Each day the city’s sanitation department is short 23 workers, out of a total staff of 72, between injuries, vacations and staff shortages.

“Every day we start off five to six crews short,” said public services deputy director Joel Koopman.

That means sanitation crews must make an extra 100 to 200 trash stops each day, collecting three to five more tons of garbage, just to make up for the staff shortages.

In order to improve morale and save employee injuries, sanitation crews will no longer be working those extra hours.

Tyrone Richardson, a sanitation worker, said heat combined with long hours can make for a difficult work environment. 

“When it gets hot like this, you kind of get drained, but we keep plenty of water and try to keep fluids in us,” Richardson said. 

If trash isn’t picked up on a resident’s normal trash day, it will be collected the following day, Wilkerson said.

Wilkerson said he’s hopeful residents will be patient and homeowners should call the city if they think their route has been missed.  

“It’s more likely that it hasn’t been missed,” Wilkerson said. “It’s just that we’re short on routes, and we have to come back the next day to make those up.”

“We’re not going to put our people at risk,” said Vice Mayor Christopher Smitherman. “If you do those shutoffs, the morale will start to turn around.”

Smitherman, chair of city council’s Law and Public Safety Committee, said the results of the department of public services climate assessment, showed 70 percent of those workers have poor morale.

“It’s going to be very difficult to turn that around without money,” Smitherman said.

City council is facing an extremely tight budget this year that must be passed by June 30.

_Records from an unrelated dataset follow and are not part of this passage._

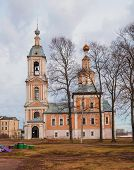 Uglich on a cloudy day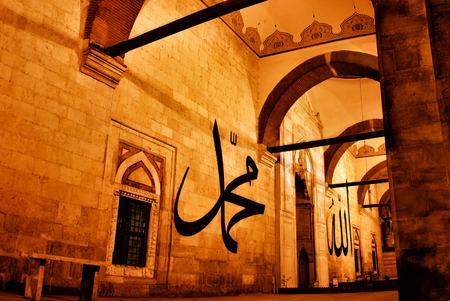 Eski Cami Mosque Edirne, Turkey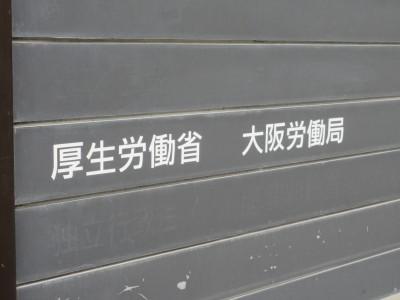 大阪労働局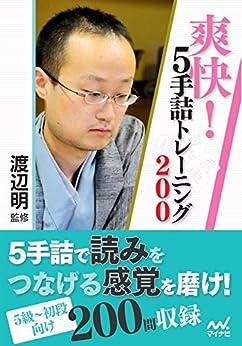 [渡辺 明]の爽快!5手詰トレーニング200 (マイナビ将棋文庫)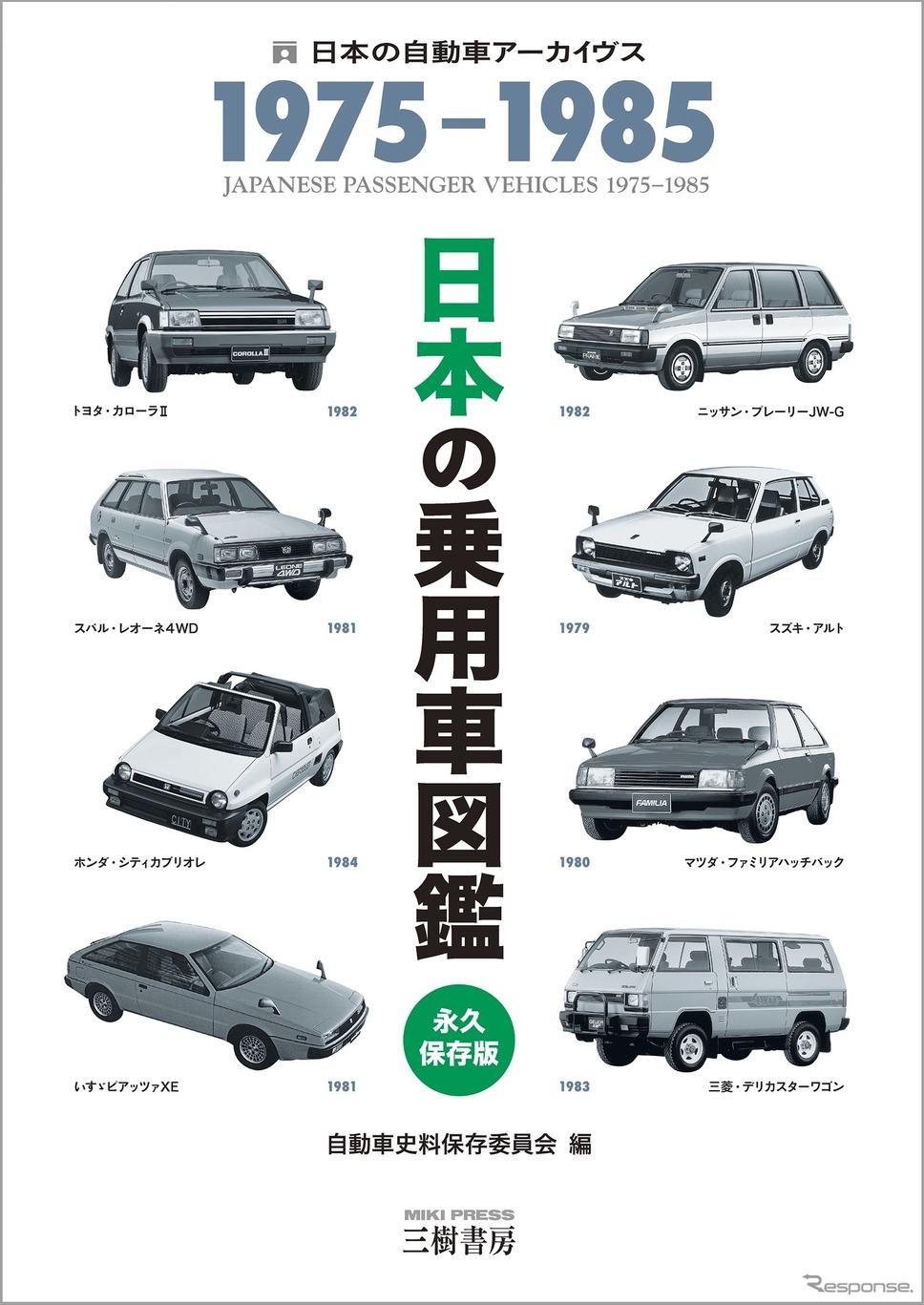 『日本の乗用車図鑑 1975-1985』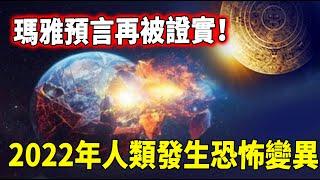 瑪雅預言再被證實!科學家緊急預警,2022年地球磁場分裂:人類將發生恐怖變異!| 腦補大轟炸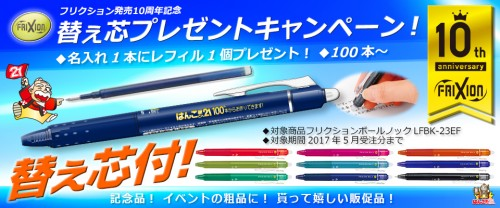 1-名入れ文具キャンペーンWEB用バナー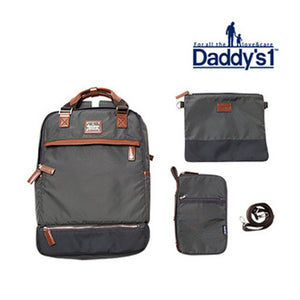 Daddy's 1  Diaper bag - Grey <br> Daddy's 1 多功能育嬰袋(碳灰色)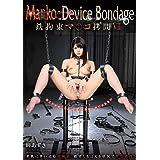 Ma○ko Device Bondage 7 鉄拘束マ○コ拷問 [DVD]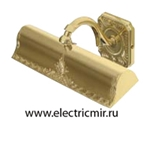 Изображение FD1023POB Светильник из латуни для подсветки картин блестящее золото большой FEDE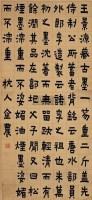 金    農(1687~1763)    漆書論墨 -  - 中国书画古代作品 - 2006春季大型艺术品拍卖会 -收藏网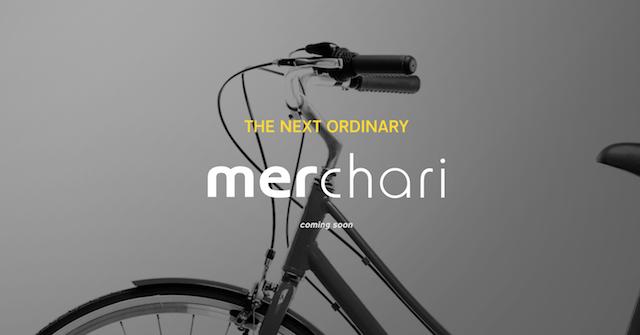merchari.png
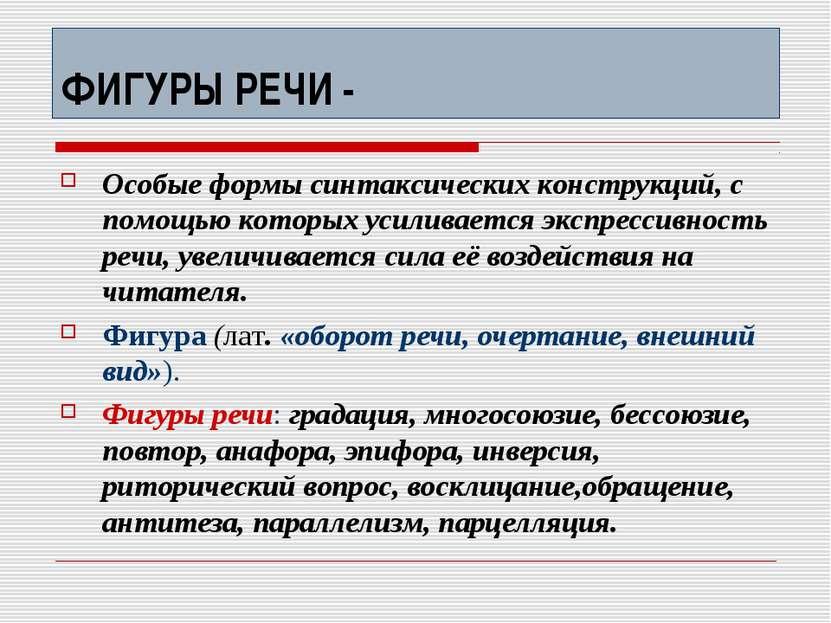 ФИГУРЫ РЕЧИ - Особые формы синтаксических конструкций, с помощью которых усил...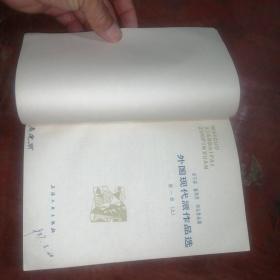 外国现代派作品选第一册(上下)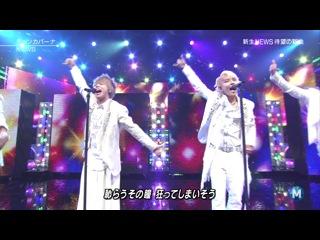 NEWS CHANKAPANA Music Station 2012 07 27
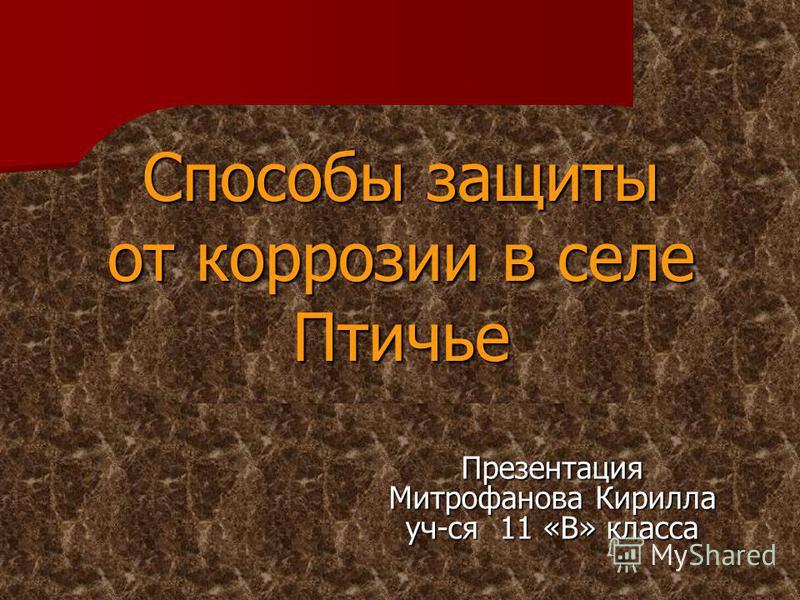 Презентация Митрофанова Кирилла уч-ся 11 «В» класса Способы защиты от коррозии в селе Птичье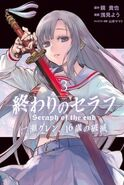 Manga sur Guren tome 3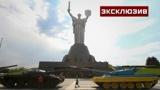 Украинская оппозиция назвала антироссийским трендом желание СНБО избавиться от термина «Великая Отечественная война»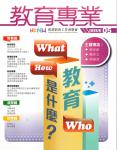 Hong Kong Federation of Education Workers, issue 5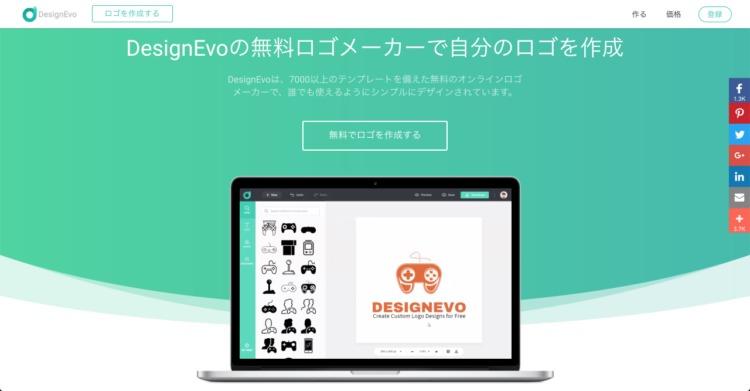 DesignEvoの概要
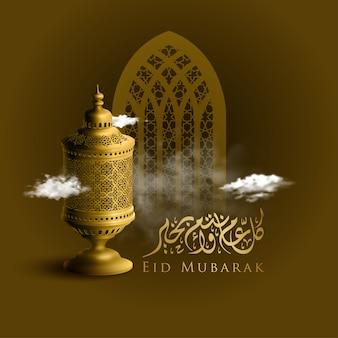 Cartolina d'auguri di eid mubarak decorazione islamica della porta e lanterna araba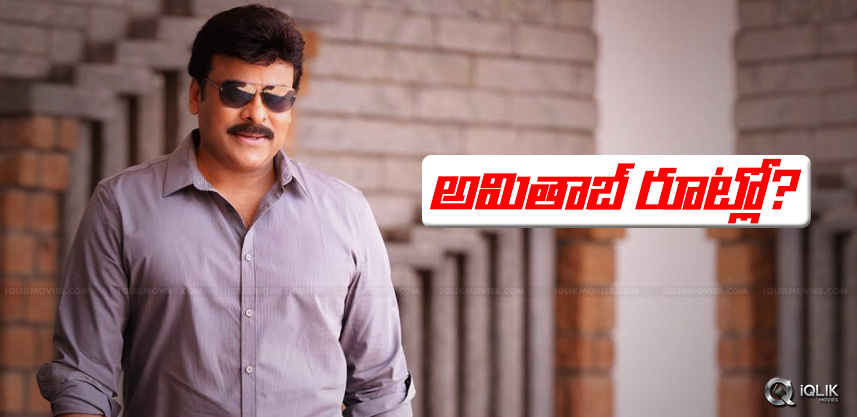 discussion-on-chiranjeevi-following-amitabh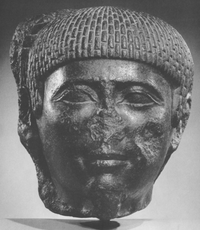 Twentyfifth Dynasty, Prince or Priest of Ptah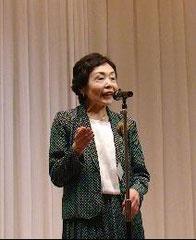 閉会の辞 柴崎碧秋副理事長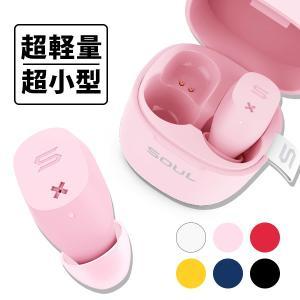 (新製品) Bluetooth 完全ワイヤレス イヤホン SOUL ST-XX サクラ・ピンク(SL-2013) 両耳 コードレス フルワイヤレス イヤフォン (送料無料)|e-earphone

“We’ve got to get the manpower needed to bring service up to full capacity,” said Maurice Brown, president of the ASME Local 250 union, which represents sanitation workers. “If we could get 20 to 30 more good individuals.”

Smitherman said many of the same issues plaguing the city's 911 center, are facing the department of public services. He has asked for weekly updates.

On Monday, with temperatures topping 90 degrees, Brown was driving around the city with coolers of water to hand out to sanitation workers.

"This is something that has to be addressed as quickly as possible, and this speaks to a larger issue in our budget," Landsman said.